Scott Palmer picked up the Late Model Sportsman win for his 20th career LMS win. Interesting to note is his car number is No. 86 because of Irvin King, and King joined Palmer in Victory Lane after his LMS victory. Palmer also did double duty, finishing 14th with his SLM.

Craig Parrill and third-generation driver Michael Warrnefeltz battled side by side for most the Pure Stock feature event until Warrenfeltz ran into the lapped car of Jeremy Mills, bringing out the final caution with just a couple laps to go in the 15-lap race.
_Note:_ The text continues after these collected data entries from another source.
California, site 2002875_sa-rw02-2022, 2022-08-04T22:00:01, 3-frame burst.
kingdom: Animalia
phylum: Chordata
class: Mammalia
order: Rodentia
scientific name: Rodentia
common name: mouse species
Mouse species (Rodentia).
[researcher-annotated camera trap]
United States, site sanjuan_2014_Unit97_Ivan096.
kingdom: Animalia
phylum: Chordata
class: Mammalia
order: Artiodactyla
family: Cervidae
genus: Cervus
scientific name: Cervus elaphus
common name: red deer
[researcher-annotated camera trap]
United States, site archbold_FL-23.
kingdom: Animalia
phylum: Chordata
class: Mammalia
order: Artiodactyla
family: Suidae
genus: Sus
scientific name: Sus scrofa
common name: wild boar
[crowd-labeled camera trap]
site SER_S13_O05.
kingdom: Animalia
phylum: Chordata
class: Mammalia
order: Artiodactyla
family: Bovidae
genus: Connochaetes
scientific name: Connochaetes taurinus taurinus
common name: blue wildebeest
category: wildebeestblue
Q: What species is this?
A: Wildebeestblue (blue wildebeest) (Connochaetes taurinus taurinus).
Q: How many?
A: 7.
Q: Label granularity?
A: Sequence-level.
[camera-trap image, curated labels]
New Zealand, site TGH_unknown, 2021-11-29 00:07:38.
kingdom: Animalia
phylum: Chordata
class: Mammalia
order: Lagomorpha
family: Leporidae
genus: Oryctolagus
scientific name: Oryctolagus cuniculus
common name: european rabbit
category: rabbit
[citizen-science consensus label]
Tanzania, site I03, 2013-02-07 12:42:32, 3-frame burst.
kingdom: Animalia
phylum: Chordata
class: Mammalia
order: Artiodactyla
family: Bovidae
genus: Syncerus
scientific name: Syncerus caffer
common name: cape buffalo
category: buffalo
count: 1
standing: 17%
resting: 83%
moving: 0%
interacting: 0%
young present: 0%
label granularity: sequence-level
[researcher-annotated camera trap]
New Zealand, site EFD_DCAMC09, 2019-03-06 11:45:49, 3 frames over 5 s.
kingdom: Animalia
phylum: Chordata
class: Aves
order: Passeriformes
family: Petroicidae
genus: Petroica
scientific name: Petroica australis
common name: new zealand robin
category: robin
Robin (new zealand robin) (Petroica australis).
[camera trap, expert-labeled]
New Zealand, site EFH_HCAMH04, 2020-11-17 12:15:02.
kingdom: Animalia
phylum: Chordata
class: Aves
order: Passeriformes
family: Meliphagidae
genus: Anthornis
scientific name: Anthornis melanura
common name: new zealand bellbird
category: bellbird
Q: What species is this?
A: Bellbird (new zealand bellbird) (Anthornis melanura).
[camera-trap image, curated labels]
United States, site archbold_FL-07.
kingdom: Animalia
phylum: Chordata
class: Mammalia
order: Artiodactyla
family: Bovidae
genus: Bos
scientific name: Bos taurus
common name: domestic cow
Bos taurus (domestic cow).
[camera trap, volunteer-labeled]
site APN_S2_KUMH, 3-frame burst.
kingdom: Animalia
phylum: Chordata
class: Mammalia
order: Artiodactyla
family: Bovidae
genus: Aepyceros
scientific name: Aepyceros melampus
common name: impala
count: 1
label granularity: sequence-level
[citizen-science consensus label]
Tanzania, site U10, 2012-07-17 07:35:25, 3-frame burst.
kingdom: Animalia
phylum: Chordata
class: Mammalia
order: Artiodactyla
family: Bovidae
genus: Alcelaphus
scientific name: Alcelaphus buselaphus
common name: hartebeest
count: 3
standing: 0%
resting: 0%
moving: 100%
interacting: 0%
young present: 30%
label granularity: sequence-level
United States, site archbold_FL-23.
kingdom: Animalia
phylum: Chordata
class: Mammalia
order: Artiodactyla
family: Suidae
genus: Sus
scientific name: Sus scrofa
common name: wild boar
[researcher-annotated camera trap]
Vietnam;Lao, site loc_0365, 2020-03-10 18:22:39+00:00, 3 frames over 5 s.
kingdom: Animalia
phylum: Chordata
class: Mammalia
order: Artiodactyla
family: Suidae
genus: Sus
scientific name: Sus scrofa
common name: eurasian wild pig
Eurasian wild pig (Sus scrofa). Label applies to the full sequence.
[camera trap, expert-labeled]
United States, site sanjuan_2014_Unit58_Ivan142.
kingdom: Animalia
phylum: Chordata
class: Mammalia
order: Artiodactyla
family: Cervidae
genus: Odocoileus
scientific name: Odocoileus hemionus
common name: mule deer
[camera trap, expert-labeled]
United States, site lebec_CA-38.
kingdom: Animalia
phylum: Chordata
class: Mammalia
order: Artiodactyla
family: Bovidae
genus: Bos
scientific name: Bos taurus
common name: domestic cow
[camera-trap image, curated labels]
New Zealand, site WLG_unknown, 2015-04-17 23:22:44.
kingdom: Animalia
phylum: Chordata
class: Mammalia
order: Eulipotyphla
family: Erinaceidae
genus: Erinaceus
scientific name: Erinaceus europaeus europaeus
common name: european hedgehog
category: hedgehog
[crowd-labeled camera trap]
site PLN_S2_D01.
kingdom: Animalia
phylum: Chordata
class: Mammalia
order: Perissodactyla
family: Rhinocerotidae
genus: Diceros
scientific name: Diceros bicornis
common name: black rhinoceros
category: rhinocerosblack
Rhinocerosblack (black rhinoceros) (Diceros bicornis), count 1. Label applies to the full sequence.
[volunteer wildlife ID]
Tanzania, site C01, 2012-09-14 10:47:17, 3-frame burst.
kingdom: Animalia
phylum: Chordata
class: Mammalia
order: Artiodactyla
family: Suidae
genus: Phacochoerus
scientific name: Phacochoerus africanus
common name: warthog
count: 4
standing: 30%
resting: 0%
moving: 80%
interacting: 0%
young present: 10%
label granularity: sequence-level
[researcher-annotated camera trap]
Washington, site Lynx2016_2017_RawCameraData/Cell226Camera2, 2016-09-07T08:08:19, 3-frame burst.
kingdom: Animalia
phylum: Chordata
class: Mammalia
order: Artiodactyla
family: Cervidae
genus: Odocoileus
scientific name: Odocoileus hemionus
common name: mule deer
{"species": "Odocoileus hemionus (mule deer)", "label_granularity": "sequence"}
Parrill led the restart and at the white flag lap, but Warrenfeltz was able to pull alongside the leader halfway down the backstretch and into the lead going into Turn 3 over the remaining quarter of a lap to grab the win.

Driver Logan Wagner of 410 Sprint Cars made his Super Late Model debut behind the wheel of the Coleman Farms No. 72 and made a valiant effort to make the show. He was awarded a provisional where he started 25th and finished in 19th after falling out of the race.

Coming up this week is the start of Pennsylvania Sprint Speedweek at Williams Grove this Friday night. This is a major week of 410 Sprint Carracing in the region, and I hope to make as many shows as possible. The tour makes a stop at Hagerstown on July 4.